Q- C'est un point important : vous parlez de "point de rassemblement". En est-ce un pour de bon, ou est-ce le commencement d'un schisme ? A vous écouter, les enjeux politiques sont d'une telle importance que vraiment on est obligé de se poser la question de savoir dans quel état vos sortirez - le "vous" est un "vous" collectif pour la gauche, et notamment pour le Parti socialiste - d'un débat d'une telle violence dans les affrontements idéologiques et dans la structure même du parti ?
R- Soyons absolument clairs et francs : il y a dans le "oui" que F. Hollande a obtenu dans le référendum interne, un "oui" de renégociation et un "oui" critique. Combien de fois a-t-il été dit que de toute façon, ce traité n'était pas satisfaisant, que même pour ceux qui considéraient qu'il fallait le prendre, ce n'était qu'une base pour obtenir une renégociation ? Donc, dans tous les cas, que l'on soit pour le "non" quand on est socialiste, ou que l'on soit pour le "oui" quand on est socialiste, il faut se préparer, quelle que soit la solution que les Européens réserveront à ce traité, à le renégocier. Et c'est la raison pour laquelle je crois que le "oui" d'enthousiasme ne peut pas exister à gauche. Il n'y a que le "oui" de résignation en disant "prenons ça et retravaillons derrière", ou le "non" en disant "mieux vaut aujourd'hui dire "non" pour mettre les citoyens dans l'affaire et imposer la renégociation selon des conditions politiques que nous pouvons aujourd'hui identifier.

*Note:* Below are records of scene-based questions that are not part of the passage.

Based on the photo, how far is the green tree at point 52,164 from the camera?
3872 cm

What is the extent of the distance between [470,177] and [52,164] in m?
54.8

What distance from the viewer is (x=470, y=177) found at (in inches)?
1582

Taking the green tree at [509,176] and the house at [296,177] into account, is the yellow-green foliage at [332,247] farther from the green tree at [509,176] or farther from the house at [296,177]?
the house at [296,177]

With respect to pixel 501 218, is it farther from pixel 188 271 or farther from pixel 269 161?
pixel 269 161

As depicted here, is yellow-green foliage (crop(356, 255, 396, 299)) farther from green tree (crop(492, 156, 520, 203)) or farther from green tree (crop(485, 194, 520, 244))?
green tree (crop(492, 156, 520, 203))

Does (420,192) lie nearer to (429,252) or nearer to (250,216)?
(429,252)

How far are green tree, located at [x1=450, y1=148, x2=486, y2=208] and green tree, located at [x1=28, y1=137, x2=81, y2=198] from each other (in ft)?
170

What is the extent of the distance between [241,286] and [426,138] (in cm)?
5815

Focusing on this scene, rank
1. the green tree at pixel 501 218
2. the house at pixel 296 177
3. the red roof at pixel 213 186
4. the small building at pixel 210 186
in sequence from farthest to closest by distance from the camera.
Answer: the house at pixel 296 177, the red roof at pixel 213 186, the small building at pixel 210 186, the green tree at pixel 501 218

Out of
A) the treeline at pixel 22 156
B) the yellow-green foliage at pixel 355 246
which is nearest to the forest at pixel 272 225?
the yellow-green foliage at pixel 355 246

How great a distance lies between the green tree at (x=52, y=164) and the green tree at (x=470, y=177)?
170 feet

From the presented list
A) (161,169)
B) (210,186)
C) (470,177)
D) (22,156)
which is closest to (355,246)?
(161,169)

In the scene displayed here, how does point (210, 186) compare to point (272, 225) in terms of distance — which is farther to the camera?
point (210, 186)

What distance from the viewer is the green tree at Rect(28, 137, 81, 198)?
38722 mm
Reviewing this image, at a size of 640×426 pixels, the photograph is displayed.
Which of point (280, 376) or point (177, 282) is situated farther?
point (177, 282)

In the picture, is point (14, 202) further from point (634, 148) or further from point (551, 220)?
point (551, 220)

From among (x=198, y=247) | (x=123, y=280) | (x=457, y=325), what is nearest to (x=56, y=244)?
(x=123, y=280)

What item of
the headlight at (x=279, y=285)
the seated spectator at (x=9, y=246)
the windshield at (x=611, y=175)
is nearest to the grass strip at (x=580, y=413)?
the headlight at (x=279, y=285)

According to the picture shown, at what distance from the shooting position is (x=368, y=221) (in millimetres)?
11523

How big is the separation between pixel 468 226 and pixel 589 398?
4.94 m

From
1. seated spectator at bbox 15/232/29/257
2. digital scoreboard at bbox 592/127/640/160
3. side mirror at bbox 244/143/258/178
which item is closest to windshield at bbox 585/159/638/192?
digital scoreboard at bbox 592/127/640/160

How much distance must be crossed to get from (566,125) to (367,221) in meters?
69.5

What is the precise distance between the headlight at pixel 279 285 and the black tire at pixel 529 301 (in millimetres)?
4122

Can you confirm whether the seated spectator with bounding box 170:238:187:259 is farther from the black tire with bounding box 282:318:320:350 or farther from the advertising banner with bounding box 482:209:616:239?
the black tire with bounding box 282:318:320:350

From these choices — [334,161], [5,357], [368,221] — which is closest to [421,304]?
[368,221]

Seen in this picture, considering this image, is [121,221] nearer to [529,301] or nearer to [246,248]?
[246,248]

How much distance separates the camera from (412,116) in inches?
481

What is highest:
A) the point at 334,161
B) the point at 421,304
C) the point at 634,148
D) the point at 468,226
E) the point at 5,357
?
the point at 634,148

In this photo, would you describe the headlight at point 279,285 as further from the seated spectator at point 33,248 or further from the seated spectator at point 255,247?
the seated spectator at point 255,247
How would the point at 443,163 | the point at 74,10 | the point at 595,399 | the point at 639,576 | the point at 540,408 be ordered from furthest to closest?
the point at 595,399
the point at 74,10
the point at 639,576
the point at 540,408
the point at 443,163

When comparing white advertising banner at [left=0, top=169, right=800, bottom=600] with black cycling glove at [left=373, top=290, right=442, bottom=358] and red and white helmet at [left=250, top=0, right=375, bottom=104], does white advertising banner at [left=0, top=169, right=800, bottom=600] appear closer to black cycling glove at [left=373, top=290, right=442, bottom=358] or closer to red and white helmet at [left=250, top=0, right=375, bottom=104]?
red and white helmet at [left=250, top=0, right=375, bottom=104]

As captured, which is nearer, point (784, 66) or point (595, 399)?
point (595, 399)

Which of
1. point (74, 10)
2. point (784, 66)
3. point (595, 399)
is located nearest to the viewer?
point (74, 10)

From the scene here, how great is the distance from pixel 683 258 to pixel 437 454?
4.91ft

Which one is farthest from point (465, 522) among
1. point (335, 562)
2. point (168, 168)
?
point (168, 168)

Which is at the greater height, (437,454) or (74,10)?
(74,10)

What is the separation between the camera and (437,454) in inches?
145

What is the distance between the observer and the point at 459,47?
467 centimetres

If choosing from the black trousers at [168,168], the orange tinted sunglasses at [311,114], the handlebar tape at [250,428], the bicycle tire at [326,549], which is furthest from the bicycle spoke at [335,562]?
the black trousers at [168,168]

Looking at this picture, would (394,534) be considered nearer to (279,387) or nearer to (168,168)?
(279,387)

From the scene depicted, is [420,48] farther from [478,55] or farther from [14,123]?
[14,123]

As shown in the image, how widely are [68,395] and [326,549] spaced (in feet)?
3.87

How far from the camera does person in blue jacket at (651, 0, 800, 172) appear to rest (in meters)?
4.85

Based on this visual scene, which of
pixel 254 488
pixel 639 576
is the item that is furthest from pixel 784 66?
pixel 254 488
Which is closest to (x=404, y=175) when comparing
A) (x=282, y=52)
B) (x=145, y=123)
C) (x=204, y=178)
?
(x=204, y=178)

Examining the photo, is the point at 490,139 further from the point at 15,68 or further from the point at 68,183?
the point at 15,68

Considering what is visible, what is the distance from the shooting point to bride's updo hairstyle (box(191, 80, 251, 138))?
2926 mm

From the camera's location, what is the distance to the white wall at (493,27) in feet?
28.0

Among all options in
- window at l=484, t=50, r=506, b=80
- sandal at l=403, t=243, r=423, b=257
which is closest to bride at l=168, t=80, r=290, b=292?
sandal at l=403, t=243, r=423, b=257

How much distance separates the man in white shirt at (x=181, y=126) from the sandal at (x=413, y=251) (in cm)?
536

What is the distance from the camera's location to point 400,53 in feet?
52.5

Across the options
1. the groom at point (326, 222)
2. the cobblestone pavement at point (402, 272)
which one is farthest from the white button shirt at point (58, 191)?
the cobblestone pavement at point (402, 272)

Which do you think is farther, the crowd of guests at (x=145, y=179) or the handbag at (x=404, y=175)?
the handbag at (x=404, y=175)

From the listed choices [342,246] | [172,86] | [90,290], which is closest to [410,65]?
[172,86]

Finalement, si nous regardons les choses franchement, il n'y a pas de querelles idéologiques, il n'y a que des divergences stratégiques. En tout cas, c'est comme cela qu'il faut le vivre, parce qu'il n'est pas question, dans cette affaire, de s'empailler pour un traité qui n'a aucune chance de voir le jour. Et c'est ce que je dis à nos camarades socialistes. Vous le savez, je vote "non". J'ai décidé, avec nos camarades du NPS, de ne pas faire campagne, pour respecter le verdict des militants. Parce que nous sommes des "transformateurs" du Parti socialiste, nous pensons que l'on ne peut pas s'asseoir sur le verdict des militants, quand on cherche en même temps à les convaincre de nous suivre et de transformer l'état de ce parti qui en a bien besoin.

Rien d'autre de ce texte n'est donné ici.